Figure 1: The two-dimensional surfaces of constant curvature, namely the plane, the sphere, and the (Lorentzian) hyperboloid.

We consider here the case of three-dimensional surfaces with Euclidean signature, which can also be represented as in Figure 1, but with one dimension suppressed.

Zero Curvature

If $R=0$, then the geometry is flat; this is ordinary Euclidean space. The line element can be brought to the form \begin{align} ds^2 &= dx^2 + dy^2 + dz^2 \nonumber\\ &= dr^2 + r^2 \left( d\theta^2 + \sin^2\theta\,d\phi^2 \right) \nonumber\\ &= d\psi^2 + \psi^2 \left( d\theta^2 + \sin^2\theta\,d\phi^2 \right) \end{align} where $r=\psi$. This geometry is just (Euclidean) $\RR^3$.

Positive Curvature

If $R=6/a^2>0$, then the geometry is spherical.
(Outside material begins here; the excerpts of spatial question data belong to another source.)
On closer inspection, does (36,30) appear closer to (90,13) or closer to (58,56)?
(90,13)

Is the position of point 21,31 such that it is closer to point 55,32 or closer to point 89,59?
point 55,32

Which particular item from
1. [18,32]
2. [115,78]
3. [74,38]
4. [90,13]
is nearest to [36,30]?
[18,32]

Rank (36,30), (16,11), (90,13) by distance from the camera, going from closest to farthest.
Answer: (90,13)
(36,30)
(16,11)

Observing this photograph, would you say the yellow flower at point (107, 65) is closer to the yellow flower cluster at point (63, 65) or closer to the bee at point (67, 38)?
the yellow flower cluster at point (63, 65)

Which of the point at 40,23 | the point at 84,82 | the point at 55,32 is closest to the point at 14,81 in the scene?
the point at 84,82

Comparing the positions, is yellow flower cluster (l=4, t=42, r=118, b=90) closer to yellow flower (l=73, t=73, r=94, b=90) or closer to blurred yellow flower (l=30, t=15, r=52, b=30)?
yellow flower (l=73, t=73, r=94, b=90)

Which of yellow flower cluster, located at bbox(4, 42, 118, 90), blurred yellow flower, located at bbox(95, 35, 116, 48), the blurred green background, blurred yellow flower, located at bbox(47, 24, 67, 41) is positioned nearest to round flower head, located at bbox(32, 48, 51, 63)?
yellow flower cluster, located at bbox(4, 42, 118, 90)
The line element can be brought to the form \begin{align} ds^2 &= a^2 \left( d\psi^2 + \sin^2\psi \left( d\theta^2 + \sin^2\theta\,d\phi^2 \right) \right) \nonumber\\ &= a^2 \left( \frac{dr^2}{1-r^2} + r^2 \left( d\theta^2 + \sin^2\theta\,d\phi^2 \right) \right) \end{align} where $r=\sin\psi$. We can embed this surface in Euclidean $\RR^4$ with coordinates ($w$,$x$,$y$,$z$) as the set of points satisfying \begin{equation} w^2 + x^2 + y^2 + z^2 = a^2 \end{equation}

Negative Curvature

If $R=-6/a^2<0$, then the geometry is hyperbolic. The line element can be brought to the form \begin{align} ds^2 &= a^2 \left( d\psi^2 + \sinh^2\psi \left( d\theta^2 + \sin^2\theta\,d\phi^2 \right) \right) \nonumber\\ &= a^2 \left( \frac{dr^2}{1+r^2} + r^2 \left( d\theta^2 + \sin^2\theta\,d\phi^2 \right) \right) \end{align} where $r=\sinh\psi$. We can embed this surface in Minkowskian $\RR^4$ with coordinates ($T$,$x$,$y$,$z$) as the set of points satisfying \begin{equation} T^2 - x^2 - y^2 - z^2 = a^2 \end{equation}

All three cases can be written simultaneously as \begin{equation} ds^2 = a^2 \left( \frac{dr^2}{1-kr^2} + r^2 \left( d\theta^2 + \sin^2\theta\,d\phi^2 \right) \right) \end{equation} where $k=a^2 R/6\in\{-1,0,1\}$. (The value of $a$ corresponds to an irrelevant scale if $R=0$.)